● **AUFGABE 1**
Übersetze den Satz „Was eure Chefs sich erlauben, ist das Letzte!“ aus dem Solidaritätsbrief ins Englische.
● **AUFGABE 2**
Greif den Solidaritätsbrief an die Arbeiter_innen des Postzentrums Oerlikon nach seinem letzten Satz auf und schreib ihn weiter.
+++ TEXTAUSZUG +++
Diesen Solidaritätsbrief hat das Solidaritätskomittee an die Arbeiter_innen des Postzentrums Oerlikon im Januar 2025 geschrieben:
42 Stunden sind genug!
Eure Organisierung und Kampfbereitschaft haben dazu geführt, dass auch eine breitere Öffentlichkeit endlich über eure unzumutbaren Arbeitsbedingungen informiert wurde: 50 Stunden pro Woche als Norm, nicht selten sogar mehr und die Überstunden sind kaum kompensierbar. Wenn dann doch mal ein Tag diese Zeit von einzelnen bezogen werden kann, müssen eure Kolleg_innen die Arbeitslast selber wieder auffangen und ihrerseits verlängerte Arbeitstage leisten. Und in der vergangenen Festverkehrszeit war die Lage wie immer noch akuter aufgrund der zusätzlichen Geschenkeinkäufe durch das inzwischen gängigen Onlineshopping. Was eure Chefs sich erlauben, ist das Letzte! Aber ihr könnt euch sicher sein, dass die meisten Lohnabhängigen mit euch solidarisch sind – nicht nur, weil die meisten eure Arbeit schätzen, sondern auch, weil ihr mit eurem Protest gegen diese Arbeitsbedingungen einen selbstbewussten Schritt wagt. Viele von uns wünschten sich mit ihren Kolleg_innen zusammen so selbstbewusst wie ihr in den Gegenangriff zu gehen.
+++ QUELLDATEN +++
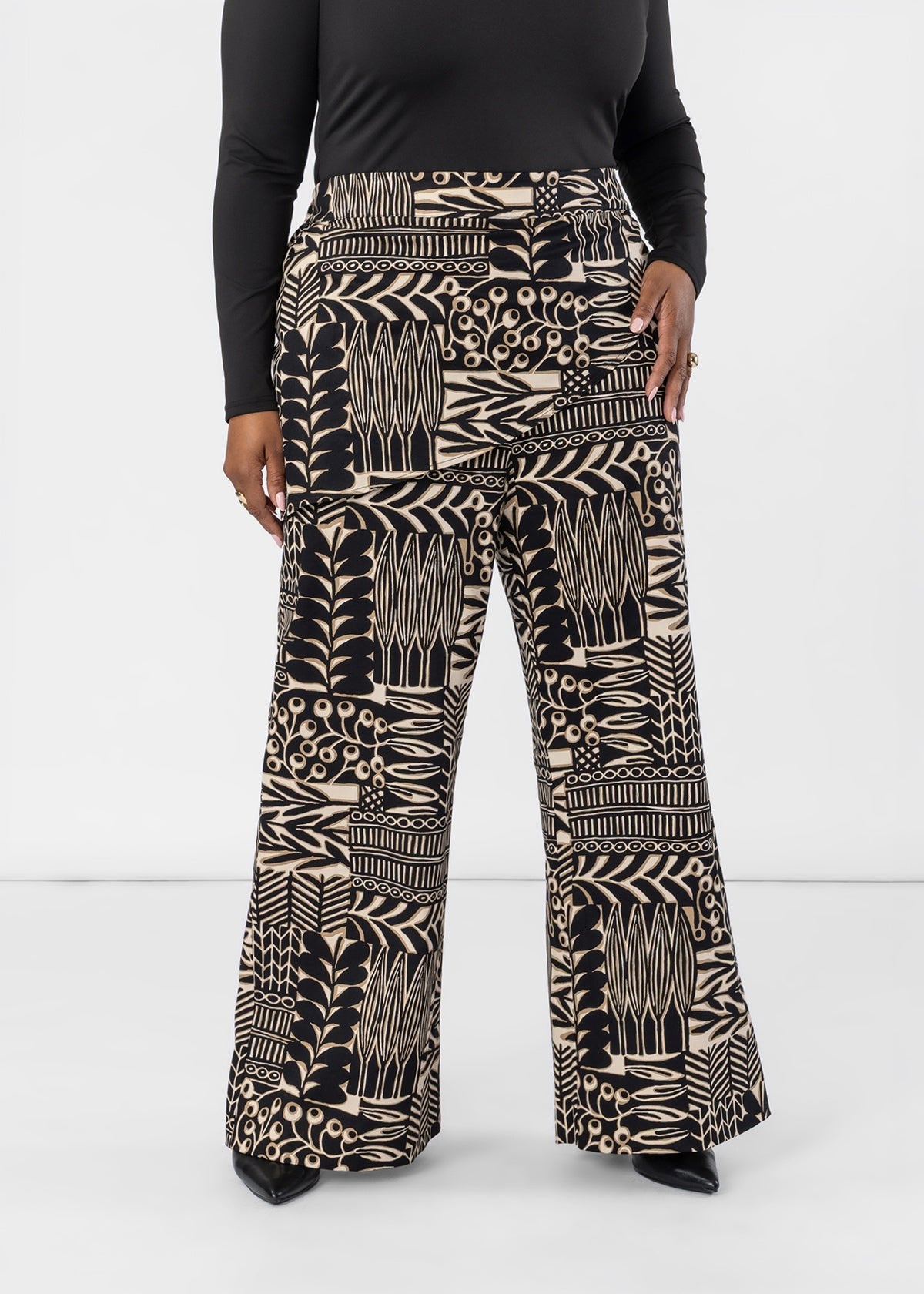 Front view of Yasmine women’s African print asymmetrical pants showing the ebony tan botanic pattern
+++
● **LÖSUNG 1**
What your bosses are getting away with is outrageous!

● **LÖSUNG 2**
Deshalb denken wir auch, dass euer Kampf sehr wichtig für uns alle ist. Es wird immer mehr Leuten bewusst, dass sinkende Kaufkraft und Lebensstandards nicht einfach Zufälle sind, die die arbeitende Klasse treffen. Wo wir verarmen, profitieren andere. So wurde nach einer Studie der Oxfam seit 2020 weltweit 63% des gesamten produzierten Wohlstandes von nur 1 Prozent der Gesellschaft – den reichsten Kapitalist_innen – geklaut. Deshalb ist euer Kampf für uns Teil eines Klassenkampfs, den wir unterstützen müssen, um der ganzen Gesellschaft den Wohlstand zurückzuerobern!
Euer Kampf bei der Post ist ein seltener Lichtblick in der Schweiz, wo die Arbeiter_innen selten für ihre Rechte einstehen, sich organisieren oder gar Kampfmassnahmen ergreifen. Denn die scheinbar tief im Bewusstsein verwurzelte Sozialpartnerschaft heisst auch, dass die Politik und die oberen Etagen der Gewerkschaften so tun, wie wenn Angestellte und Arbeiter_innen und deren Chefs im gleichen Boot sitzen würden. Das verhindert seit Jahren, dass sich Angestellte und Arbeiter_innen wirklich wehren, die Chefetage hingegen führt ungehindert den Klassenkampf von oben, senkt Löhne und verschlechtert die Arbeitsbedingungen.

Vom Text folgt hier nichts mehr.